Family support was a critical resource for my justice-involved clients. Some of them had parents or partners who checked in on their progress in various areas of life including treatment, employment, physical and mental health. Others had siblings or children to whom they felt responsible. Their support imbued them with purpose; my clients were role models, caretakers, providers to these family members, and their admiration gave them a standard to uphold. After their visits, my clients were energized. They stood a little taller, smiled a little wider, and spoke with hope for the future. Religion and spirituality were other sources of resilience for my justice-involved clients. Prayer helped with introspection and reaffirming values, while religious institutions offered a supportive sense of community, and resources such as clothing and food to those in need.
Research suggests that culturally relevant coping strategies such as family support and religious involvement promote resilience among Black, Indigenous, and People of Color (BIPOC) populations exposed to discriminatory stress. Collectivistic coping that connects individuals to family, friends, and community may counteract the deleterious effects of isolation in prison environments. Other interventions like The Sanctuary Model target prison culture itself by promoting values such as openness, democracy, relationship building, and nonviolence. Such interventions appear to decrease violent incidents and promote perceptions of safety in juvenile justice-involved individuals.
Disrupting the link between trauma and delinquency
Many of my justice-involved clients were incarcerated during their adolescence.
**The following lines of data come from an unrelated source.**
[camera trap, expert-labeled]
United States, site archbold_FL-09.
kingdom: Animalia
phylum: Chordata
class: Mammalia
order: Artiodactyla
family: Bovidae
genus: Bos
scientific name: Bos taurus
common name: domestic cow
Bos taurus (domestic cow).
Their experiences during this sensitive developmental period affected their long-term growth and behaviors, as evidenced by their enactment of prison culture following incarceration. A number of times I wished that I had met my clients 5 to 10 years earlier, that we could have done our therapeutic work before they fell into the revolving door of the criminal justice system. Today I work in collaboration with the juvenile justice system; our lab engages in clinical implementation projects to make internal processes more trauma-informed and culturally relevant.
The Juvenile Justice Reform Act (JJRA) of 2018 formally acknowledged that youths of color have higher rates of contact with the juvenile justice system and the preponderance of trauma history within the system, seeking to remedy these ills by supporting targeted intervention. Clinical implementation projects are one example of how mental health professionals are delivering these interventions within the juvenile justice system. The National Child Traumatic Stress Network provides recommendations for systems-level approaches, including cross-system collaboration with schools and community-based organizations, and person-level approaches, fostering healthy relationships with family members and others involved in the care of justice-involved youth. These efforts facilitate delivery of clinical services to justice-involved adolescents while also encouraging a more rehabilitative and less punitive approach to juvenile justice work.
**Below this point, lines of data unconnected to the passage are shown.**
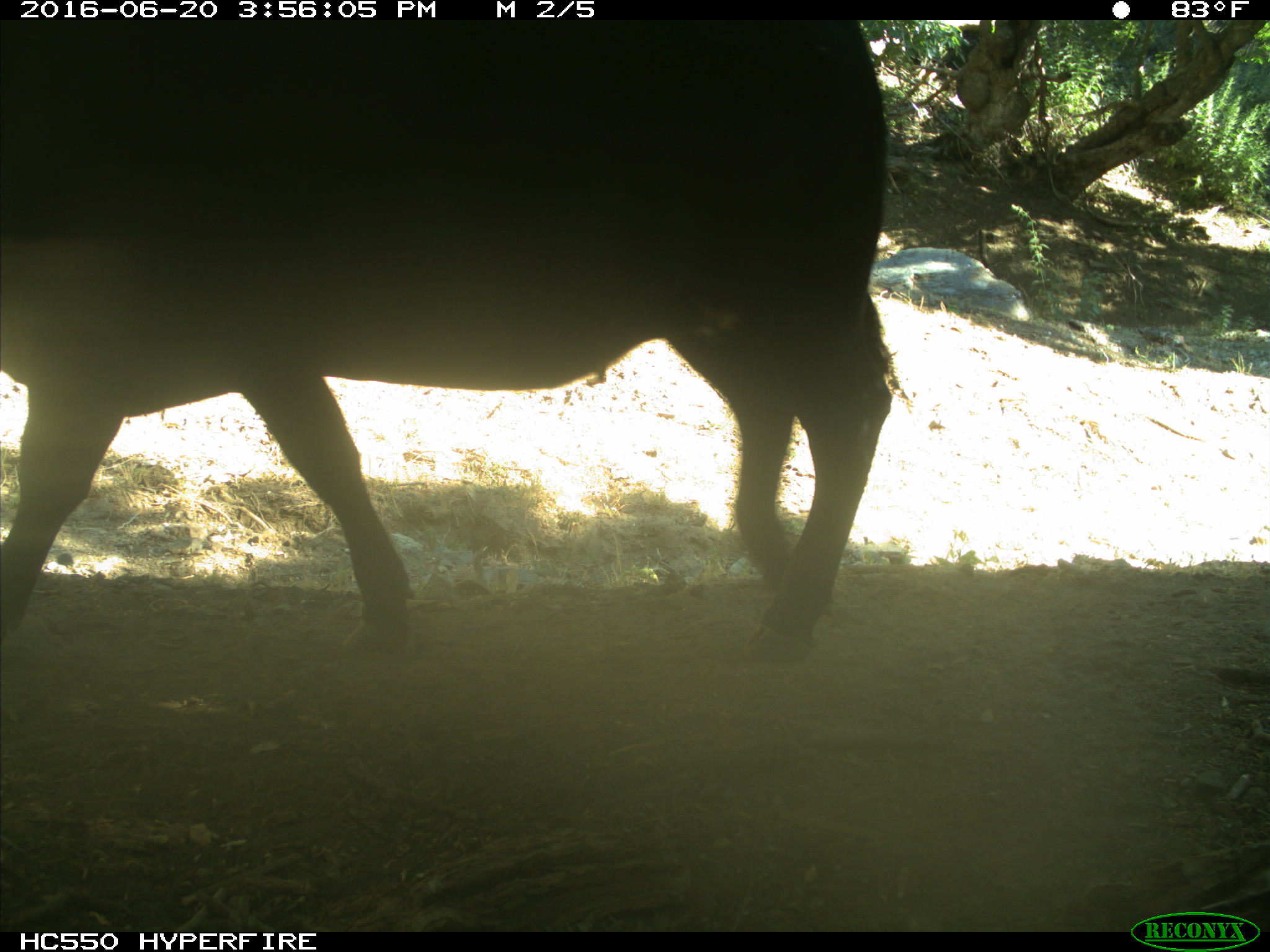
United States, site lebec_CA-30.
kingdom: Animalia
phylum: Chordata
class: Mammalia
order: Artiodactyla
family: Bovidae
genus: Bos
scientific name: Bos taurus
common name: domestic cow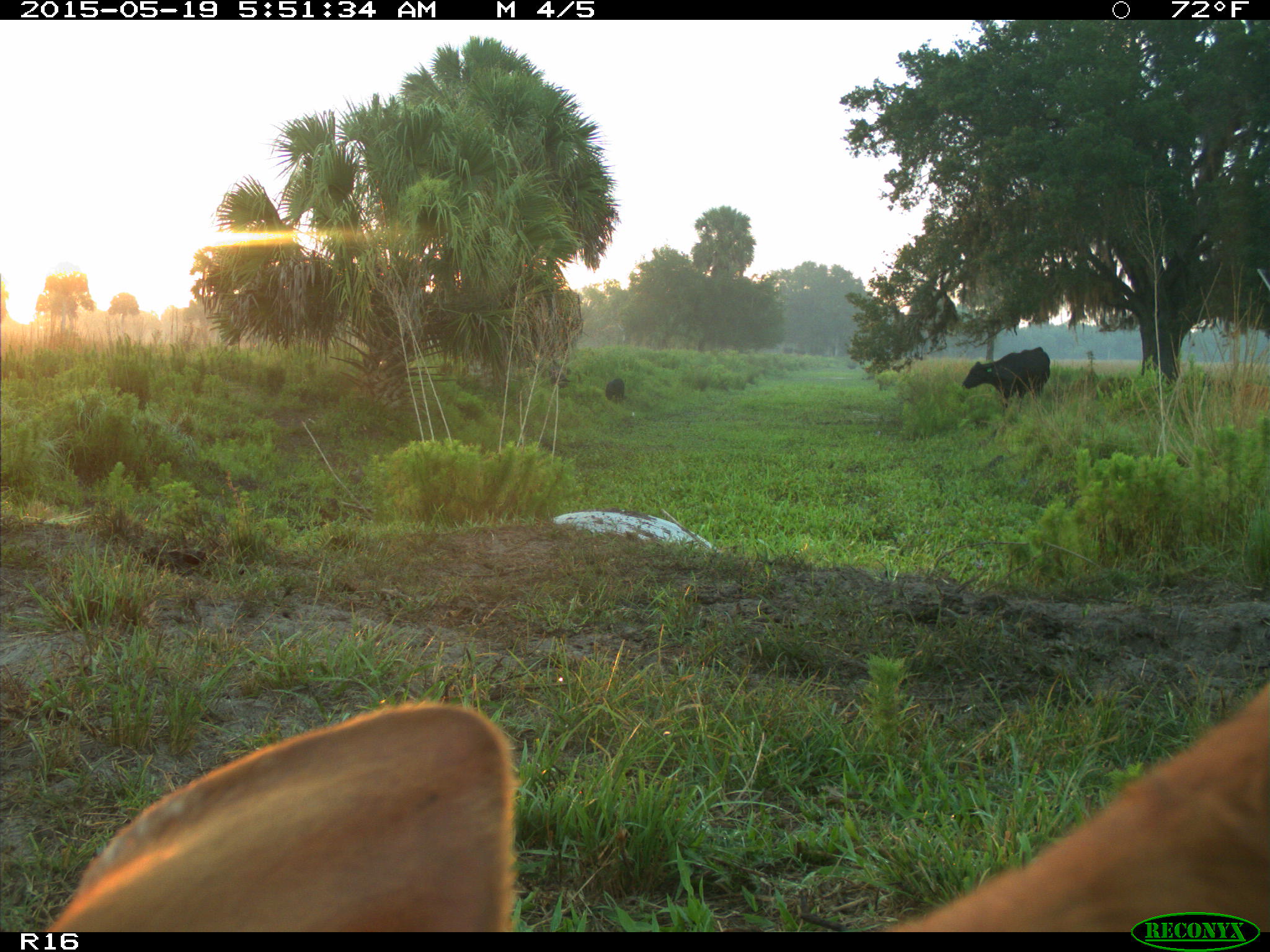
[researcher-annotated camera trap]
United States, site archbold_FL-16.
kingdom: Animalia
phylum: Chordata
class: Mammalia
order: Artiodactyla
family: Suidae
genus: Sus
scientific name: Sus scrofa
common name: wild boar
Sus scrofa (wild boar).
My work with justice-involved individuals has challenged my pre-existing biases and shifted my perspectives around our country’s criminal justice system and its desired outcomes. One-dimensional media representations of justice-involved individuals as aggressive and unpredictable prompted me to work with them from a position of fear, and I had no prior encounters with justice-involved individuals to challenge these stereotypical thoughts. It was difficult to approach my clients with an open mind while setting aside long-held stereotypes, but doing so facilitated deeper, more humanistic engagement. As I delve deeper into my research and clinical work, I see that support for justice-involved individuals must be guided by evidence-based best practices and consider risk and resilience factors. As this work is both systemic and interpersonal, a comprehensive approach also necessitates self-reflection on barriers to understanding and working with justice-involved individuals.